Law enforcement entered Office X in Paris, conducted a search, and summoned Elon Musk for questioning
Large legal disputes surrounding Elon Musk’s products
Over the past few months regulators around the world have been raising serious complaints against companies owned by Elon Musk. The focus is on the social network X and its subsidiary platform xAI.
1. Paris police “monitor” X
Search volume – French law enforcement conducted a search at X’s Paris office to gather evidence of alleged violations.
- Purpose of the investigation – to examine allegations of posting content that includes sexual activities involving minors, as well as material aimed at justifying crimes against humanity. The issue of illegal data extraction and manipulation is also being considered.
2. Call for testimony – Challenge – In April the French prosecution called on Elon Musk and former X CEO Linda Yaccarino to testify.
- Additional witnesses – investigators intend to question other key platform employees.
3. Refusal to cooperate from X – At the time of Bloomberg’s publication, X representatives made no comment, and former employee Yaccarino did the same.
- Last year X already faced a request to provide the source code for its recommendation algorithms; the company deemed the demands politically motivated and refused to comply.

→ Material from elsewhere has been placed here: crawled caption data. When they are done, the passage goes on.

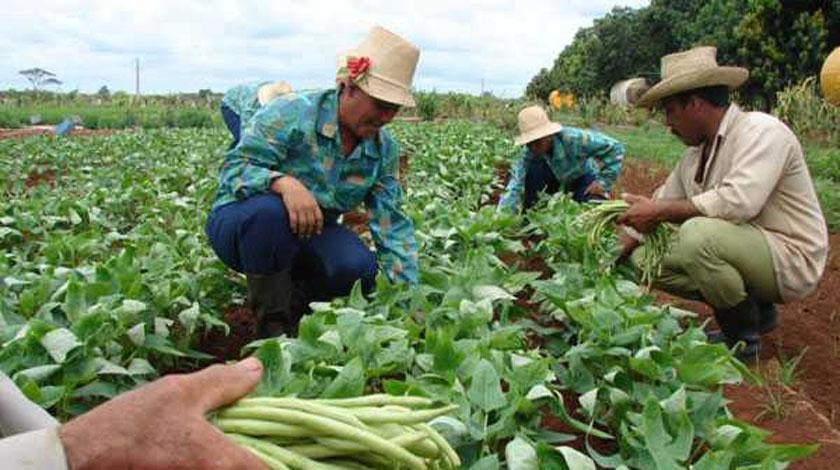 Avanza en Camagüey entrega de tierras en usufructo para potenciar producción de alimentos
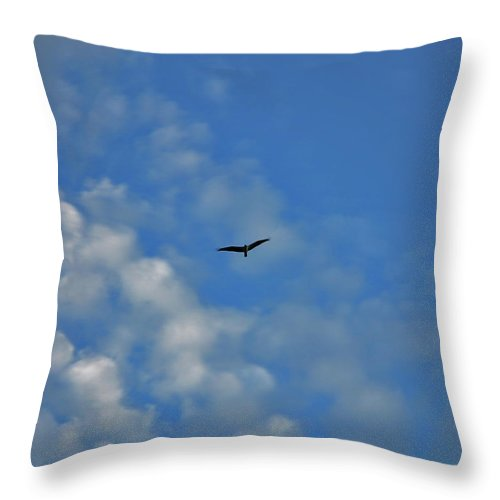 Seagull Throw Pillow featuring the photograph 4- Seagull by Joseph Keane
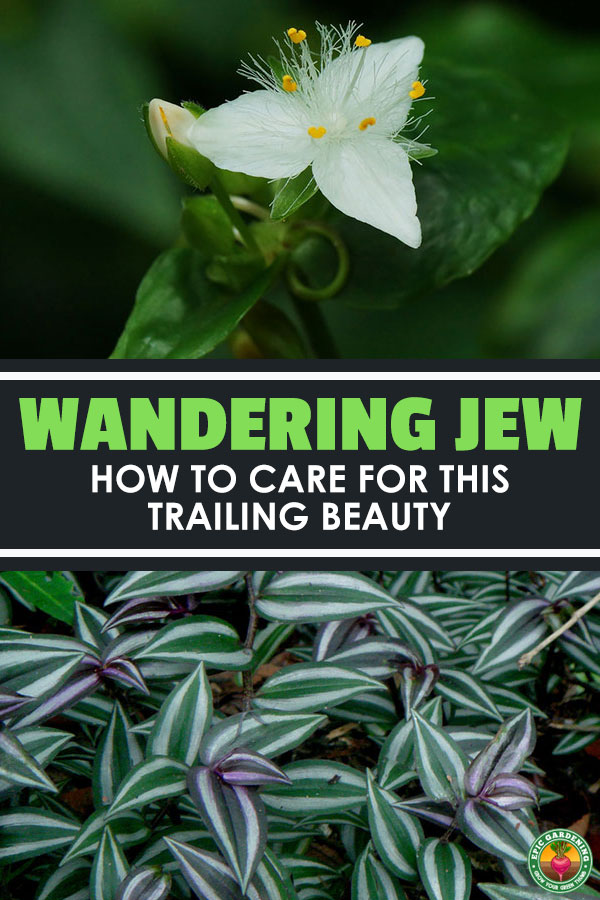 f324b24ef663e The wandering jew plant is not a single plant — it refers to 3 different  types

4. Expansion of the investigation to xAI and Grok – Holding connection – Since xAI and X are in the same holding that recently joined SpaceX, investigators included the chatbot Grok in the inquiry.
- Content allegations – Grok was accused of generating risqué images that users later posted on X. xAI management announced a block of such functionality, but noted that protection is not always reliable.
5. Multi‑layered regulator attention – The European Union and the United Kingdom have already launched their own investigations into xAI and Grok, increasing pressure on Musk’s companies from multiple fronts.
Thus Elon Musk and his digital ventures are under close scrutiny by legal authorities: from allegations of distributing prohibited content to questions about algorithm transparency and data protection. In the coming months further developments are expected both in Europe and beyond.